EXERCISE GOAL: List every line of the entries below that contains the word "millimetres", matching case exactly.

· · · · · · ·

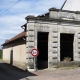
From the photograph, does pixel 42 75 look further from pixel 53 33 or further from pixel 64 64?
pixel 53 33

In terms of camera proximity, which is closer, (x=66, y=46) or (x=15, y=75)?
(x=15, y=75)

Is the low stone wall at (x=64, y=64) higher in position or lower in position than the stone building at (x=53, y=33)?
lower

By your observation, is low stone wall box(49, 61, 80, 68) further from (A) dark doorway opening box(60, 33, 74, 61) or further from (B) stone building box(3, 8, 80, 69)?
(A) dark doorway opening box(60, 33, 74, 61)

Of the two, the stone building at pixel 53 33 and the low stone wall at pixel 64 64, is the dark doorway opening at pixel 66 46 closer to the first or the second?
the stone building at pixel 53 33

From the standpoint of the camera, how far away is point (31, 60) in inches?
725

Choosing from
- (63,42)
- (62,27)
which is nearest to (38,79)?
(62,27)

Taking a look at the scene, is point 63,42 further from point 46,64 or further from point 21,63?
point 21,63

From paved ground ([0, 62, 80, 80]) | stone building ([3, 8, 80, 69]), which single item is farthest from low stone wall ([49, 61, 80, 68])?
paved ground ([0, 62, 80, 80])

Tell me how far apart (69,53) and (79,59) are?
251 cm

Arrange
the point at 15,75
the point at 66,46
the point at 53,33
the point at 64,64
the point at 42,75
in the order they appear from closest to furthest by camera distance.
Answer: the point at 15,75 → the point at 42,75 → the point at 53,33 → the point at 64,64 → the point at 66,46

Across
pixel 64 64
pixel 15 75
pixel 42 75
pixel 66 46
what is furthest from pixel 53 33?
pixel 15 75

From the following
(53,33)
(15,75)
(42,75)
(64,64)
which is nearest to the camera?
(15,75)

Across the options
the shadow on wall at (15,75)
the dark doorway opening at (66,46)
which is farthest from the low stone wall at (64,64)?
the shadow on wall at (15,75)

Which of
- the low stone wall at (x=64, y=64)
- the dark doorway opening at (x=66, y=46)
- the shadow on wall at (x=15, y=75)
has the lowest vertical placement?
the shadow on wall at (x=15, y=75)
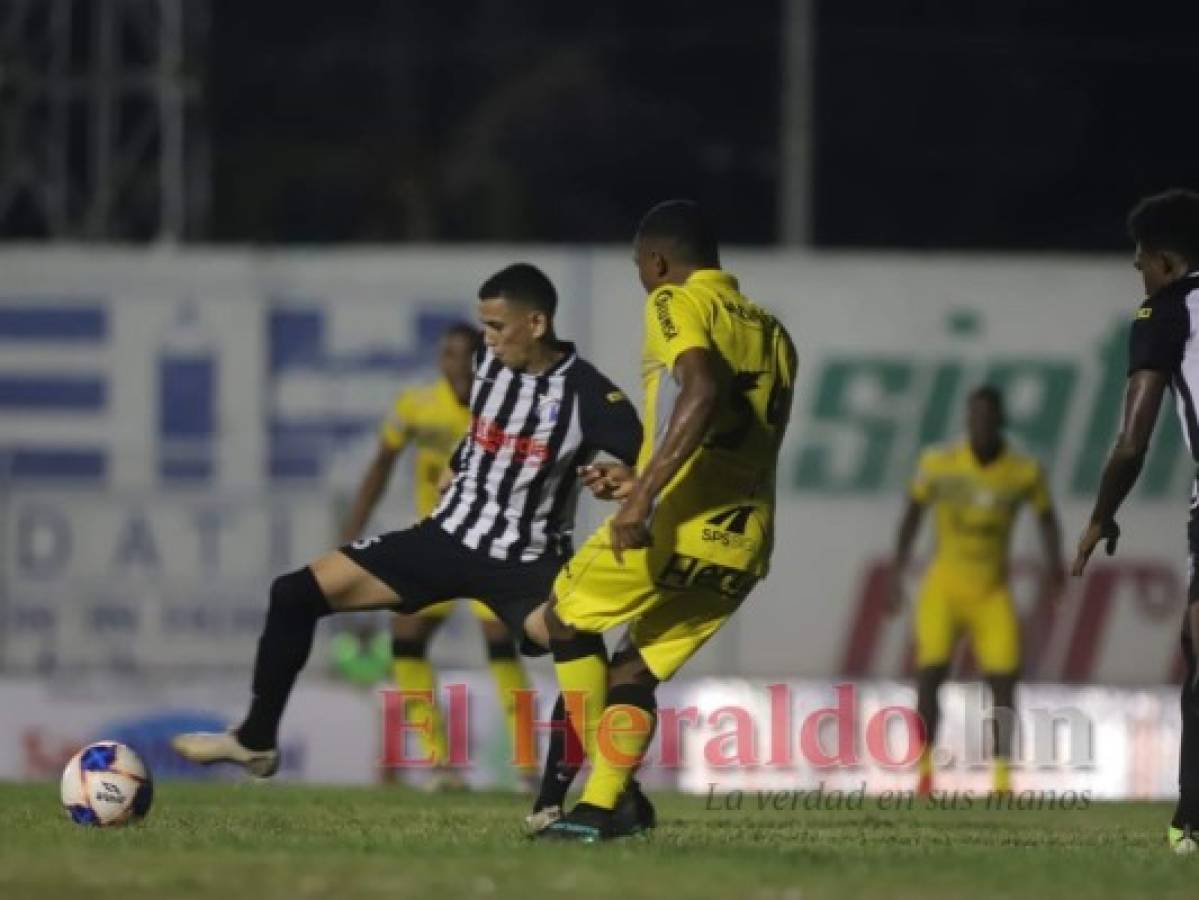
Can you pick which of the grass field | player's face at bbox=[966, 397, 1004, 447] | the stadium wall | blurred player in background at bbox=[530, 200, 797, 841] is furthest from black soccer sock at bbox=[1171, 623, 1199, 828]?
the stadium wall

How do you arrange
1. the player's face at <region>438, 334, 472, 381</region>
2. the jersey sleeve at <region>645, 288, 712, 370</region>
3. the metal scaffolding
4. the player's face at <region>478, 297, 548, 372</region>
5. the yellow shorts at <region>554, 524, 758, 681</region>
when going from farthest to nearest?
the metal scaffolding, the player's face at <region>438, 334, 472, 381</region>, the player's face at <region>478, 297, 548, 372</region>, the yellow shorts at <region>554, 524, 758, 681</region>, the jersey sleeve at <region>645, 288, 712, 370</region>

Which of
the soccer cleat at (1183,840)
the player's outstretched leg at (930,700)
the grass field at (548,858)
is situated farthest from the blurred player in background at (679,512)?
the player's outstretched leg at (930,700)

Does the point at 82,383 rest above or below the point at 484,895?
above

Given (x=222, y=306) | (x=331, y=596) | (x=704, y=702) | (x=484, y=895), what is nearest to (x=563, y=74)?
(x=222, y=306)

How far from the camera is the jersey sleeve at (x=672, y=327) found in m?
10.2

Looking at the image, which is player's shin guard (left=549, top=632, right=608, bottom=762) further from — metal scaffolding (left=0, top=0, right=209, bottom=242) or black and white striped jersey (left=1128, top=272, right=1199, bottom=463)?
metal scaffolding (left=0, top=0, right=209, bottom=242)

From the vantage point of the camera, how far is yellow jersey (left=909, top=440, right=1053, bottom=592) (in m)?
19.2

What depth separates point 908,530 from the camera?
763 inches

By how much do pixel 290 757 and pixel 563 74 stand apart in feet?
61.8

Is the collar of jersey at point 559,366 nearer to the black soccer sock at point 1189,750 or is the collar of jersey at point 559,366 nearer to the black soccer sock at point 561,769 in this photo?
the black soccer sock at point 561,769

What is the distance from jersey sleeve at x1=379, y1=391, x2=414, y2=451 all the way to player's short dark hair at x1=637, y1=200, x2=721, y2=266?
243 inches

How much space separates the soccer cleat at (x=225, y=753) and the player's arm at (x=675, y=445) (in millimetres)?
2165

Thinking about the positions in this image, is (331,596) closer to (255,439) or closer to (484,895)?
(484,895)

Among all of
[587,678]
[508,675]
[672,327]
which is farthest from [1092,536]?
[508,675]
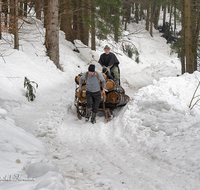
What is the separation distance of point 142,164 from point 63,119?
328 centimetres

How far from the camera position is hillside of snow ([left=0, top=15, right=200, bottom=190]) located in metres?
3.02

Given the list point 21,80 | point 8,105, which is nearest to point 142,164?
point 8,105

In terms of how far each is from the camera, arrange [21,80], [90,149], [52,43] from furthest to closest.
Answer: [52,43] → [21,80] → [90,149]

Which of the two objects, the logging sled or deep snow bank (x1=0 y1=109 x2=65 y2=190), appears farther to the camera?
the logging sled

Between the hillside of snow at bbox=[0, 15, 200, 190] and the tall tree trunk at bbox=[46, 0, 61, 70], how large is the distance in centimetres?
272

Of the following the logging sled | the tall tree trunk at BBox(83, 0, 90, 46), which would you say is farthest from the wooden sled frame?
the tall tree trunk at BBox(83, 0, 90, 46)

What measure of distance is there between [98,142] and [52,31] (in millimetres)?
8624

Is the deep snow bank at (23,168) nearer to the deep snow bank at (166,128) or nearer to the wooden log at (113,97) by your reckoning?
the deep snow bank at (166,128)

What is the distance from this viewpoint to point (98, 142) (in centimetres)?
509

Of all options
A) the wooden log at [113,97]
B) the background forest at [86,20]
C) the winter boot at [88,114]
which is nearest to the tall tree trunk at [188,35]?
the background forest at [86,20]

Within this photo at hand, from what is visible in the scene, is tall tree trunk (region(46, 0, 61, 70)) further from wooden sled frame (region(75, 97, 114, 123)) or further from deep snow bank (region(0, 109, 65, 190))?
deep snow bank (region(0, 109, 65, 190))

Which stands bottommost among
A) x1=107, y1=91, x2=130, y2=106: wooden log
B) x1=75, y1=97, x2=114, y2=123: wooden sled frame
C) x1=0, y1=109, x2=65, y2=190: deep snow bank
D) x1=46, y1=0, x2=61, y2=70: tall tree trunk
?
x1=75, y1=97, x2=114, y2=123: wooden sled frame

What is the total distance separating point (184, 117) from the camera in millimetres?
5410

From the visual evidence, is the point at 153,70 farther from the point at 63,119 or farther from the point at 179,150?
the point at 179,150
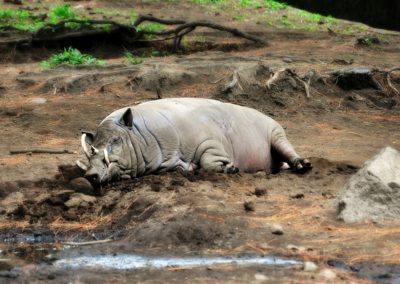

· · · · · · ·

RESULT FOR THIS TASK:
How much space separates the soccer cleat at (x=225, y=753) and the player's arm at (x=675, y=445) (in millimetres)?
What measure of distance is there between [98,142] and [52,31] (in millimetres)?
What is the total distance separating point (184, 117) from the camera in millimetres?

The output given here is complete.